Investigating the Influence of Absorber Plate Geometry on Solar Chimney Performance

Abstract

Population growth, increase in energy demand, and environmental problems of fossil fuels have led to the use of renewable energies. One of the applications of solar energy is the solar chimney thermal power plant. Building a solar chimney is not cost-effective due to its low thermal efficiency, so studies have been conducted to increase its efficiency. Among the studies conducted, few have studied the influence of absorber geometry on system performance. In this research, the solar chimney was designed in small dimensions and effect of changing the geometry of the absorbent surface was investigated.
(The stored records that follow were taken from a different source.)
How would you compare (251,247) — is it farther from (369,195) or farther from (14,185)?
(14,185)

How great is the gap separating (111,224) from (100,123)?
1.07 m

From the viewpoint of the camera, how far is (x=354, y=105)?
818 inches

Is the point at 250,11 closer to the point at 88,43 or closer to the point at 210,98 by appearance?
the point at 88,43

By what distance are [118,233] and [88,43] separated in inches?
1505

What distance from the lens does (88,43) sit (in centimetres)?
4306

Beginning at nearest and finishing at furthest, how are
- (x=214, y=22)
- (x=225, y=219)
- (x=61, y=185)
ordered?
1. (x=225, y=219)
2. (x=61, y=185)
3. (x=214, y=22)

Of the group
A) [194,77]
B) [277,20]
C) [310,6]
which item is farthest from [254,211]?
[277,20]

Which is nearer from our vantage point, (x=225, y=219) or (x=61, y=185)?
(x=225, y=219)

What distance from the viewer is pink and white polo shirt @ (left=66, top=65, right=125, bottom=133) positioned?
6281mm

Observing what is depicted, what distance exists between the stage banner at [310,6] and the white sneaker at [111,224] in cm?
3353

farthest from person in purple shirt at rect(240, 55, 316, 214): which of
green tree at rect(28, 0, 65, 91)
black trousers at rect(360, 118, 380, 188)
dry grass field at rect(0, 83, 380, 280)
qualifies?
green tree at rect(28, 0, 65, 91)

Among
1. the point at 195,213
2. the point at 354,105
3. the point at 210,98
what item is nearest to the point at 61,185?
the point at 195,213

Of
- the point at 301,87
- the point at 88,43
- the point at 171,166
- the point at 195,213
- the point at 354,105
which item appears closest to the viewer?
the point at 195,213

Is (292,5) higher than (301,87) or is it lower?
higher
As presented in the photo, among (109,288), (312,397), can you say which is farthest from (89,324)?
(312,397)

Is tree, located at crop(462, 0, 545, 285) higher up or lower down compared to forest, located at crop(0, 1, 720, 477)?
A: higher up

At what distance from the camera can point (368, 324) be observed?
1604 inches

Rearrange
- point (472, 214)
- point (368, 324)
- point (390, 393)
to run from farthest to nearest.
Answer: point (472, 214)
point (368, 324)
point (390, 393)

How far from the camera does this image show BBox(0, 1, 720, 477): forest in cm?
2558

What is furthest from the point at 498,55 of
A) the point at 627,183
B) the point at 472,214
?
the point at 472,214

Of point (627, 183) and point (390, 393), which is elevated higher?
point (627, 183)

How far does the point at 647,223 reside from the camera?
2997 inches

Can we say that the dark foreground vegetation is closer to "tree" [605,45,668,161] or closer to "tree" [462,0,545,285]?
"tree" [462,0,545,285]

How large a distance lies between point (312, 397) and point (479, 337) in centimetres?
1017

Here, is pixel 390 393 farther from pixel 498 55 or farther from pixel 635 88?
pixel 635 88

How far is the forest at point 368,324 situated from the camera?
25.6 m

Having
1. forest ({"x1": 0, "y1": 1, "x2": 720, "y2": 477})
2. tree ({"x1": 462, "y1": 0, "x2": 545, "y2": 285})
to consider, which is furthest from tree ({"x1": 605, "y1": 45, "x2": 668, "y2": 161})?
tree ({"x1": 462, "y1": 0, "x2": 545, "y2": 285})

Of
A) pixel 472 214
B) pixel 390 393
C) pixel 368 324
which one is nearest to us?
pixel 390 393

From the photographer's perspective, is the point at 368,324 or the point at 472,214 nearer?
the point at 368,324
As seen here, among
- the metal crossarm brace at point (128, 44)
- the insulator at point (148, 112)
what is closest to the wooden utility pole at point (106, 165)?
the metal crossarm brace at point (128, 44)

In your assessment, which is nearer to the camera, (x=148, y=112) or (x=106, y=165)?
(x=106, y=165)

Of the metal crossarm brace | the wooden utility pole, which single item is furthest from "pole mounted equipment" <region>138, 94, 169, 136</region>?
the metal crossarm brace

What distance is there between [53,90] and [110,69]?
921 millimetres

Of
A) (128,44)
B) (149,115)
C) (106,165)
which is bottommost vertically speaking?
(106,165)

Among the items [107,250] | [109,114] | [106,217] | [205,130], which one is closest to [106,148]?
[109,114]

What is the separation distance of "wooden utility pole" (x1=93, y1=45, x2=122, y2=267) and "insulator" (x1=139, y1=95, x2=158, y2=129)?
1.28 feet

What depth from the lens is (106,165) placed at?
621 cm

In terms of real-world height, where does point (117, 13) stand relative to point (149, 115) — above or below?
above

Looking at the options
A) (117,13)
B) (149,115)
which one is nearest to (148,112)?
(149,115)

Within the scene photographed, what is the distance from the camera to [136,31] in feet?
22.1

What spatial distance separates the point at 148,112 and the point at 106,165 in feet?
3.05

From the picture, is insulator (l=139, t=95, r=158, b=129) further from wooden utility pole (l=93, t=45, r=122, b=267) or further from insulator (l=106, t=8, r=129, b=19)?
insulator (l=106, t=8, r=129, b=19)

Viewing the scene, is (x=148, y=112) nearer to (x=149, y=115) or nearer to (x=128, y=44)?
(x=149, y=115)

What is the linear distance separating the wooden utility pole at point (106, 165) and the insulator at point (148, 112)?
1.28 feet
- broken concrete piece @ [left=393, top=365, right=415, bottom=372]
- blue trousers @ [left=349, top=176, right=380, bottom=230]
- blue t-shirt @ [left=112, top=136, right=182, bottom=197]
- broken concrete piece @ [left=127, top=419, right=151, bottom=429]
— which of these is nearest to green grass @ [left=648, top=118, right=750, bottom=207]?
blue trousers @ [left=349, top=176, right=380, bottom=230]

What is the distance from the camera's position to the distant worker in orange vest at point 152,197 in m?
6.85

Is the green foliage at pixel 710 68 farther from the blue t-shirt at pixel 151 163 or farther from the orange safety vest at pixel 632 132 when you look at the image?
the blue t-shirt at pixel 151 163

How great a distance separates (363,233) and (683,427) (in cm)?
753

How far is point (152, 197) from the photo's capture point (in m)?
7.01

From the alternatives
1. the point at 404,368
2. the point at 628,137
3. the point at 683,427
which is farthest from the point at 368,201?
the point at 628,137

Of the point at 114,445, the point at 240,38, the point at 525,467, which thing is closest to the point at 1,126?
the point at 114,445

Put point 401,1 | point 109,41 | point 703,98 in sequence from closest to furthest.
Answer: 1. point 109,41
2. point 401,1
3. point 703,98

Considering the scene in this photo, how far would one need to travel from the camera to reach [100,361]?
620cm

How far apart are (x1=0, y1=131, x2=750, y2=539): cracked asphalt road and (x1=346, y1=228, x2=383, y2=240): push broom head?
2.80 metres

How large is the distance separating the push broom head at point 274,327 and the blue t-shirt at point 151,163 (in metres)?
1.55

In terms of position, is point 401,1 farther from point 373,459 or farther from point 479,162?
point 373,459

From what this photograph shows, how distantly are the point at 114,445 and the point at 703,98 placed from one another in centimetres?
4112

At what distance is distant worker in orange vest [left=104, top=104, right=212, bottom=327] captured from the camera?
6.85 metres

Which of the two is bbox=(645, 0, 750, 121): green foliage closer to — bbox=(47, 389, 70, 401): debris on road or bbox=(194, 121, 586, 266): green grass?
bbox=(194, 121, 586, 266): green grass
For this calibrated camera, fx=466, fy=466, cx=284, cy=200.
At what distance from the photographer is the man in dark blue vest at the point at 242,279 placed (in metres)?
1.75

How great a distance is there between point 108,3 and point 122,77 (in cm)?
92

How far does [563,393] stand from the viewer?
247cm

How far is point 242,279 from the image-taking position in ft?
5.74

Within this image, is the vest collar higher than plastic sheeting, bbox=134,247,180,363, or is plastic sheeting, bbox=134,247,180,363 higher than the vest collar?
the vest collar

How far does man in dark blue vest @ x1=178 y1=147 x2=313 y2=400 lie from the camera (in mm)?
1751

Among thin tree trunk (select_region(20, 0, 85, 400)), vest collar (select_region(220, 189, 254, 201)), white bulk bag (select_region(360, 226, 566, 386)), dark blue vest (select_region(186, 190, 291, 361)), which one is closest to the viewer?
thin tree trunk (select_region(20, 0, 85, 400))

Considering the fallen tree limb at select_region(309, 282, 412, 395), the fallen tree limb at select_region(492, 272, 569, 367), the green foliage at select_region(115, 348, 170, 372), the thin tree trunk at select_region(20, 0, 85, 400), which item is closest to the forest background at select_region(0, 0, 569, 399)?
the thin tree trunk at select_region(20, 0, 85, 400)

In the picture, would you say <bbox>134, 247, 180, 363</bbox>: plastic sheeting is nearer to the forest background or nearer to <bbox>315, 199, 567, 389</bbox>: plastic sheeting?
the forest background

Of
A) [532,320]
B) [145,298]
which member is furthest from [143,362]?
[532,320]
The numerical model has been validated with experimental data of Manzanares pilot plant. The geometry was numerically simulated in Ansys Fluent software. Realizable k-ε model for turbulence and DO irradiation model for radiation has been used. The solar radiation 1000 Wm2 is selected. The coupled arithmetic was used as the pressure–velocity coupling scheme. Besides, the discretization method for the pressure term was PRESTO! Algorithm while other terms were second-order. The criterion of convergence in solving all equations is 10−6. The results showed that the maximum velocity for height 0.1 and 0.2 m has increased by 6.945% and 8.048%, respectively, compared to the smooth absorber surface. By increasing the height in the center of the solar chimney, the maximum power is obtained at a height of 0.2 m with a value of 2.338 w. Therefore, changing the geometry of the absorber affects the performance of the chimney and can strengthen it.